Request A:
In the problem statement, what three coin denominations are given?

Time Limit: 2000/1000 MS (Java/Others)    Memory Limit: 65536/32768 K (Java/Others)
Total Submission(s): 17443    Accepted Submission(s): 7816


Problem Description
We all know that Bin-Laden is a notorious terrorist, and he has disappeared for a long time. But recently, it is reported that he hides in Hang Zhou of China! 
“Oh, God! How terrible! ”

技术分享


Don’t be so afraid, guys. Although he hides in a cave of Hang Zhou, he dares not to go out. Laden is so bored recent years that he fling himself into some math problems, and he said that if anyone can solve his problem, he will give himself up! 
Ha-ha! Obviously, Laden is too proud of his intelligence! But, what is his problem?
“Given some Chinese Coins (硬币) (three kinds-- 1, 2, 5), and their number is num_1, num_2 and num_5 respectively, please output the minimum value that you cannot pay with given coins.”
You, super ACMer, should solve the problem easily, and don’t forget to take $25000000 from Bush!

Request B:
Recast the records as a JSON list of strings, one string per line, starting with the line containing "Which of pixel" and going on through the last line of the records. Leave out blank lines.

Information shown:
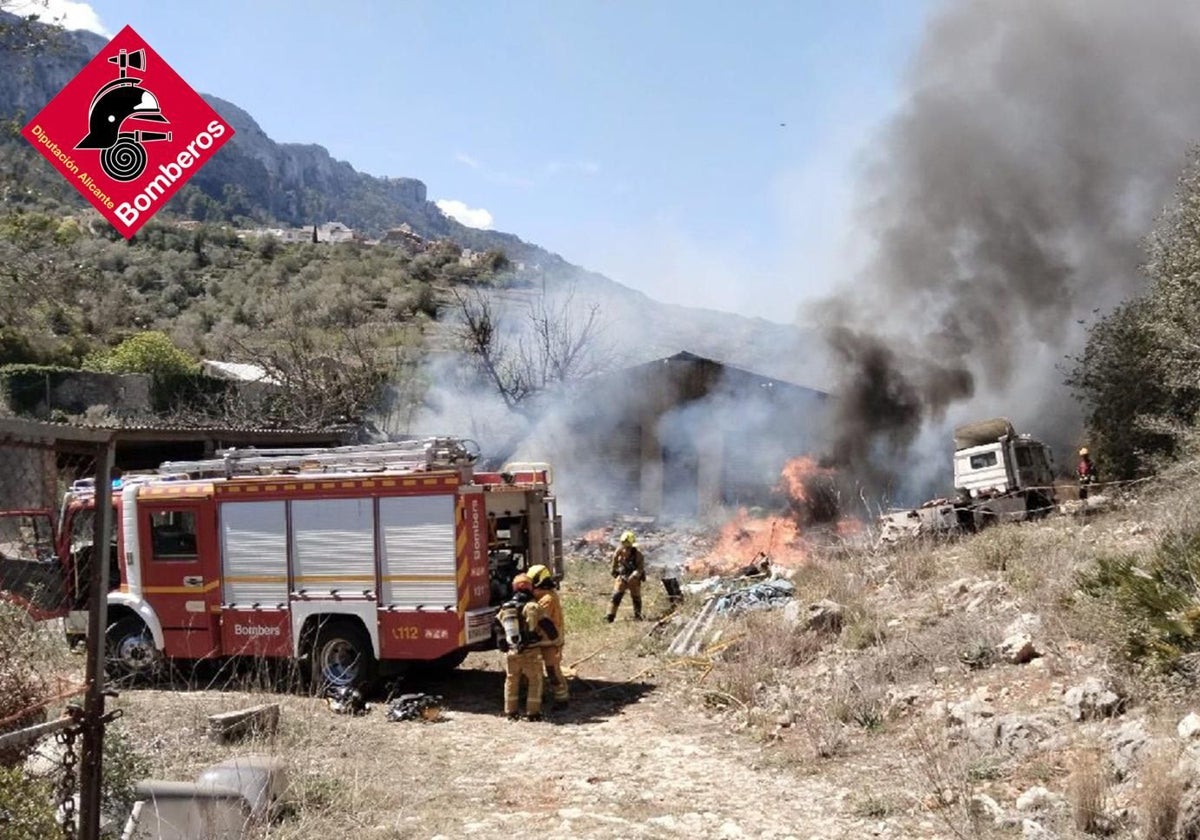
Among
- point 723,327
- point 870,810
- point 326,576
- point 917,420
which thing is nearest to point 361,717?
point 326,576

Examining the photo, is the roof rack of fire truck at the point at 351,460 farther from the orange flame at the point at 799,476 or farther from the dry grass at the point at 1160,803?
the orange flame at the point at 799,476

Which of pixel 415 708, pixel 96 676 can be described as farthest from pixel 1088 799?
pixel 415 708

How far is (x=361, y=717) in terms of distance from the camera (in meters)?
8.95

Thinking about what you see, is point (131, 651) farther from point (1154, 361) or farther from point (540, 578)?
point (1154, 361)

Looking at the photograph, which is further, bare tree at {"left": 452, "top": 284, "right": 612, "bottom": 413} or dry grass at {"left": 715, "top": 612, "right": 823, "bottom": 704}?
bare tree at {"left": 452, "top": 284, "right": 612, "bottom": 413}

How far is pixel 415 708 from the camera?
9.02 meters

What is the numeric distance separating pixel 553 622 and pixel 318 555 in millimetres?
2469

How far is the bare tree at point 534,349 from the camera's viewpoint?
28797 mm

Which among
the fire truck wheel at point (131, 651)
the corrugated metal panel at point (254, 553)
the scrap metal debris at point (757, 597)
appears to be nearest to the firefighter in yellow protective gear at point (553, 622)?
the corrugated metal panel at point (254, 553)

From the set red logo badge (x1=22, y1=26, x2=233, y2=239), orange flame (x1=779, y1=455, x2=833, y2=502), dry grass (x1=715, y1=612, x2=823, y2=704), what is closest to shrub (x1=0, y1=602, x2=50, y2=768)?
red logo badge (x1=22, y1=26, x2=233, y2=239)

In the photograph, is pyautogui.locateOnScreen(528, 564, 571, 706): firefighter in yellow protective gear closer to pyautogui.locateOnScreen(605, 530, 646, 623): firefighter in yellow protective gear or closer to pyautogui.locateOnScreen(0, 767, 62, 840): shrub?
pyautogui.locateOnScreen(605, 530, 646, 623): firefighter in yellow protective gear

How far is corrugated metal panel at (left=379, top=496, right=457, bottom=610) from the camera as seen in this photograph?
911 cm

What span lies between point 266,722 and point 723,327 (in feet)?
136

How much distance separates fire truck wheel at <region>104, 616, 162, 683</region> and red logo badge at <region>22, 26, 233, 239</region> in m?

Exercise output A:
1, 2, and 5

Exercise output B:
[
  "Which of pixel 415 708, pixel 96 676 can be described as farthest from pixel 1088 799?",
  "pixel 415 708",
  "How far is (x=361, y=717) in terms of distance from the camera (in meters)?",
  "8.95",
  "Thinking about what you see, is point (131, 651) farther from point (1154, 361) or farther from point (540, 578)?",
  "point (1154, 361)",
  "Looking at the photograph, which is further, bare tree at {\"left\": 452, \"top\": 284, \"right\": 612, \"bottom\": 413} or dry grass at {\"left\": 715, \"top\": 612, \"right\": 823, \"bottom\": 704}?",
  "bare tree at {\"left\": 452, \"top\": 284, \"right\": 612, \"bottom\": 413}",
  "How far is pixel 415 708 from the camera?",
  "9.02 meters",
  "What is the numeric distance separating pixel 553 622 and pixel 318 555 in millimetres?",
  "2469",
  "How far is the bare tree at point 534,349 from the camera's viewpoint?",
  "28797 mm",
  "Which among",
  "the fire truck wheel at point (131, 651)",
  "the corrugated metal panel at point (254, 553)",
  "the scrap metal debris at point (757, 597)",
  "appears to be nearest to the firefighter in yellow protective gear at point (553, 622)?",
  "the corrugated metal panel at point (254, 553)",
  "From the set red logo badge (x1=22, y1=26, x2=233, y2=239), orange flame (x1=779, y1=455, x2=833, y2=502), dry grass (x1=715, y1=612, x2=823, y2=704), what is closest to shrub (x1=0, y1=602, x2=50, y2=768)?",
  "red logo badge (x1=22, y1=26, x2=233, y2=239)",
  "In the photograph, is pyautogui.locateOnScreen(528, 564, 571, 706): firefighter in yellow protective gear closer to pyautogui.locateOnScreen(605, 530, 646, 623): firefighter in yellow protective gear or closer to pyautogui.locateOnScreen(0, 767, 62, 840): shrub?",
  "pyautogui.locateOnScreen(605, 530, 646, 623): firefighter in yellow protective gear",
  "How far is corrugated metal panel at (left=379, top=496, right=457, bottom=610) from the camera as seen in this photograph?",
  "911 cm",
  "What span lies between point 266,722 and point 723,327 (in feet)?",
  "136",
  "How much distance separates fire truck wheel at <region>104, 616, 162, 683</region> and red logo badge at <region>22, 26, 233, 239</region> in m?"
]